Si Ridge ini ya, kalo niat, dan kalo kedua cewek ini mau, bisa aja dinikahin semua, trus keduanya tetap merasa adil karena perasaan Ridge terhadap keduanya sendiri memang adil. Ia memang merasa hatinya terparuh dua, secara adil. Aku agak menutup mata ketika akhirnya Ridge mengakui mana yang lebih penting baginya. Rasanya aku pingin banget percaya ketika Ridge merasa pada akhirnya berada disisi Sydney adalah hal yang paling benar. Okelah, di akhir aku bisa merasa demikian. Tapi menuju resolusi? Semuanya mengarah ke satu hal: Ridge membagi perasaannya sama besar kepada Maggie dan Sydney. Dan itu, jenis konflik, masalah seperti ini, AKU BENCI BANGET. Cerita-cerita macam ini terlalu dekat dengan realita, dimana aku tidak pernah suka dan malah benci banget sama hal-hal berbau perselingkuhan. Itu membuat sebuah perasaan rasanya kok ya gampang banget dibelokin.

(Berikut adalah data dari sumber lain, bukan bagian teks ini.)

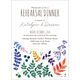 Watercolor Botanicals Invitations Image 5 of 6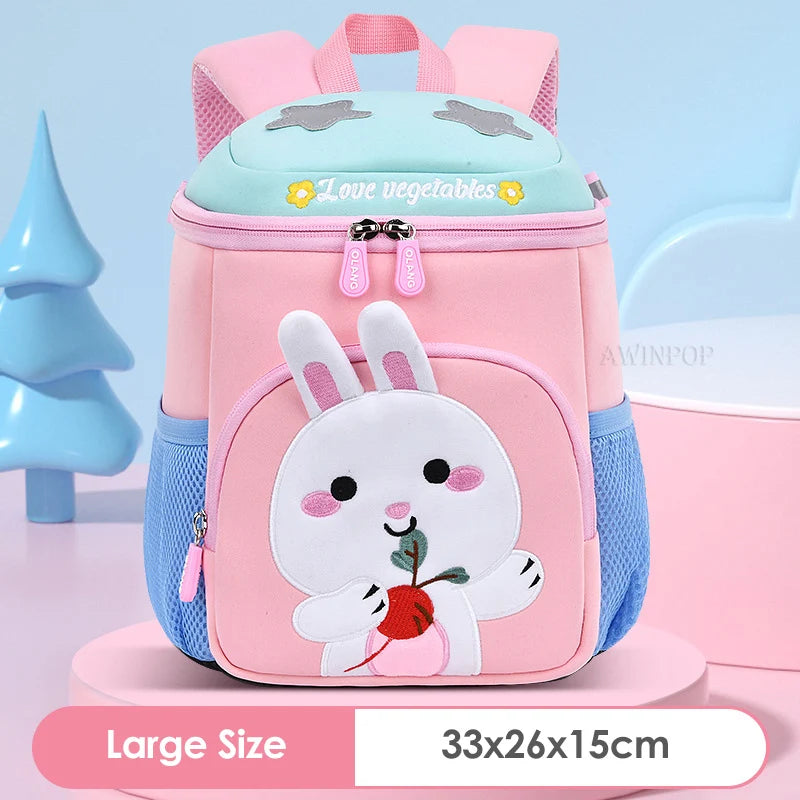 Cute Pink Rabbit School Bags for Girls Nursery School Backpack Kindergarten Kids Bookbag Cartoon Kawaii Bags Mochila Escolar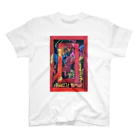 sayahartのgashadokuro RED（tokumiシリーズ） スタンダードTシャツ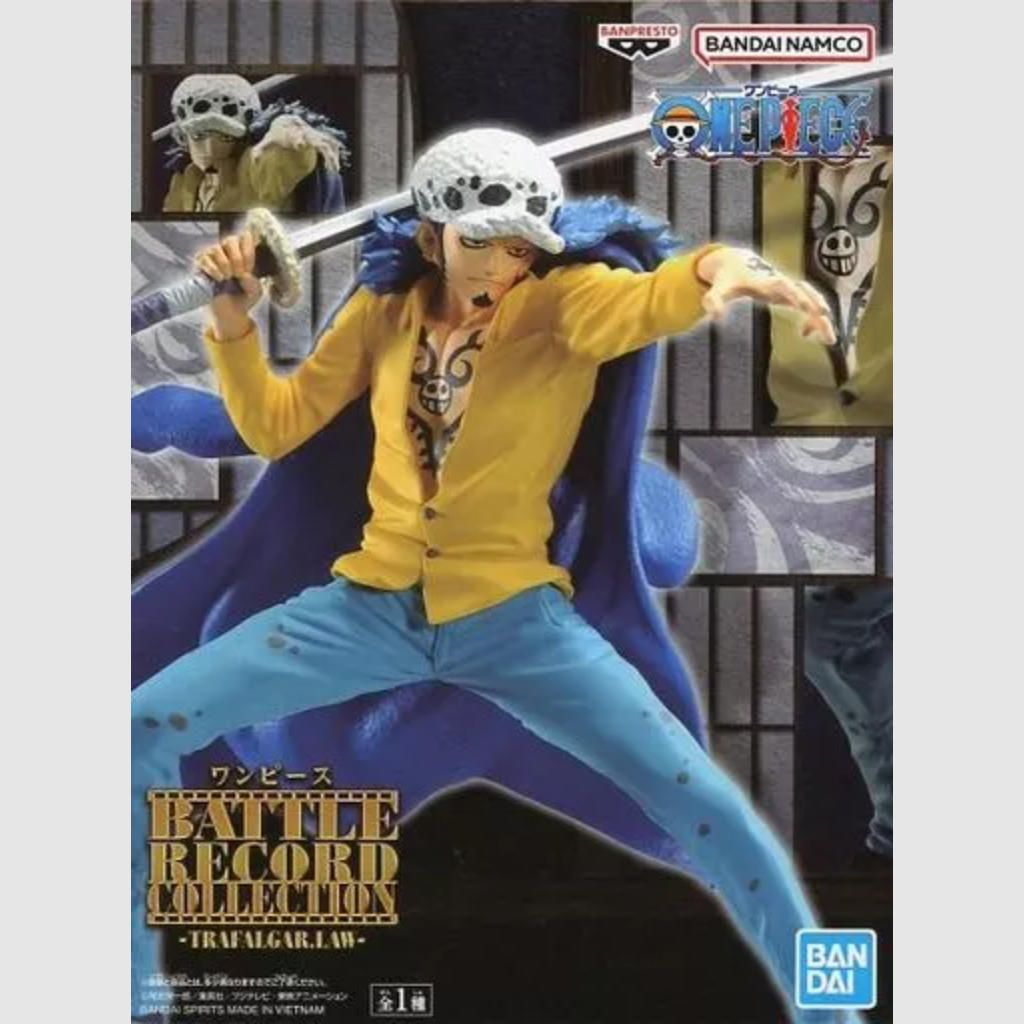 One Piece Battle Record Collection Trafalgar Law Figure Banpreto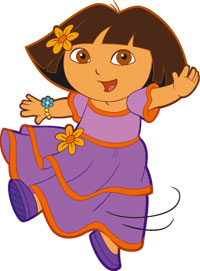 Dora the explorer clip art - Free Clipart Images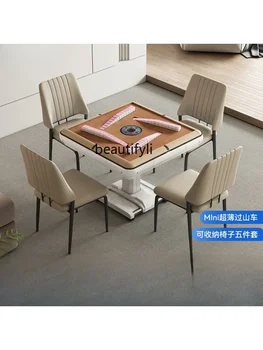 מהג ' ונג מכונה אוטומטית משק הבית חשמלי מתקפל שולחן האוכל כפול-שימוש במיני ונג השולחן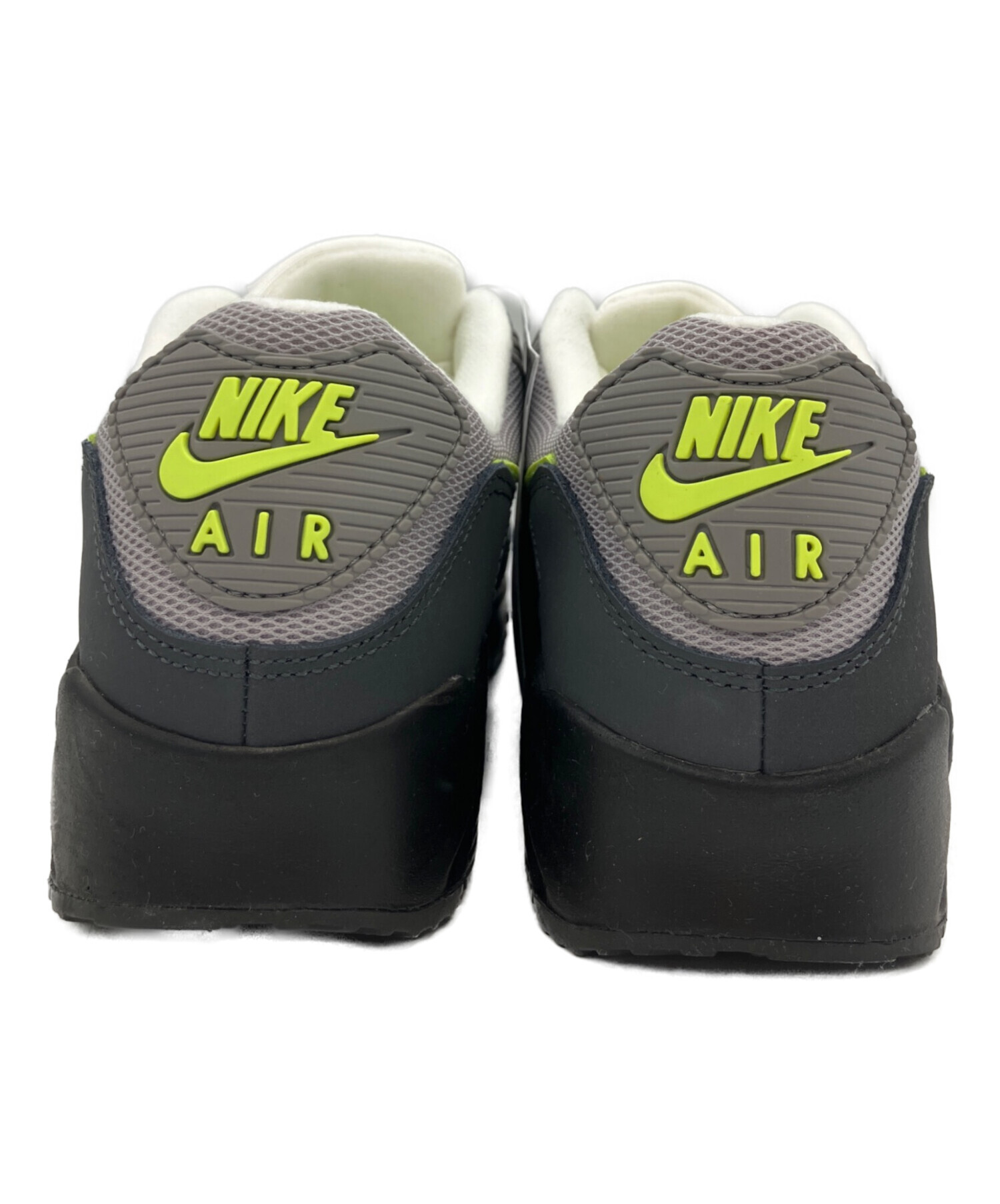 中古・古着通販】NIKE (ナイキ) スニーカー Air Max 90 グレー×黄緑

Terus, aku nggak masalah, dan aku malah berharap Ridge emang akhirnya sama Sydney, bukan Maggie. Tapi…. Bukan begini caranya. Bukan dengan perasaan ia masih begitu ingin bersama Maggie. Aku terus-terusan menunggu Ridge memutuskan pilihannya, dan ketika aku melihat akhirnya ia memilih Maggie, aku nggak punya clue selain bahwa Ridge mencintai Maggie. Nggak ada tanda-tanda Ridge pernah bosan sama Maggie, nggak ada tanda-tanda Ridge pernah merasa terbebani oleh kehadiran Maggie, nggak ada tanda-tanda Ridge merasa bertanggung jawab sama Maggie, nggak ada tanda-tanda Maggie bikin kesel, Maggie selalu baik, periang, dan dia bahkan sedang sakit! Sehingga aku terus-terusan melihat bahwa disini posisi Sydney emang nggak bisa jadi lebih kuat dari Maggie dan itu bikin aku nyesek tapi lagi-lagi, nggak bisa nangis. Itu dijelaskan secara gamblang oleh Ridge, ia akan mencintai Maggie sampai mati (aku nggak tau apakah ini masih berlaku hingga nanti 10 tahun ia bersama Sydney, penjelasannya agak kabur), dan karena alasan-alasan itu pula ketika diharuskan memilih, Ridge akan jauh lebih memilih Maggie dan mengorbankan perasaannya pada Sydney. Dia bilang disitu dia emang jatuh cinta pada Sydney, tapi aku curiga, kalau akhirnya dia meneruskan hubungannya dengan Maggie, apakah dia akan merasa sebahagia ia dulu sebelum Sydney. Aku penasaran. Aku agak berharap ngelihat mereka pacaran dulu sampai Ridge sadar sendiri dengan siapa hatinya nggak bisa jauh. Karena dinovel ini yang diceritakan justru Maggie yang mengusir Ridge dari hidupnya dan Ridge nggak mau pisah sama Maggie. Hell! Aku kasian sih sama Ridge, tapi aku juga pingin tendang tu mukanya Ridge! Kesel deh.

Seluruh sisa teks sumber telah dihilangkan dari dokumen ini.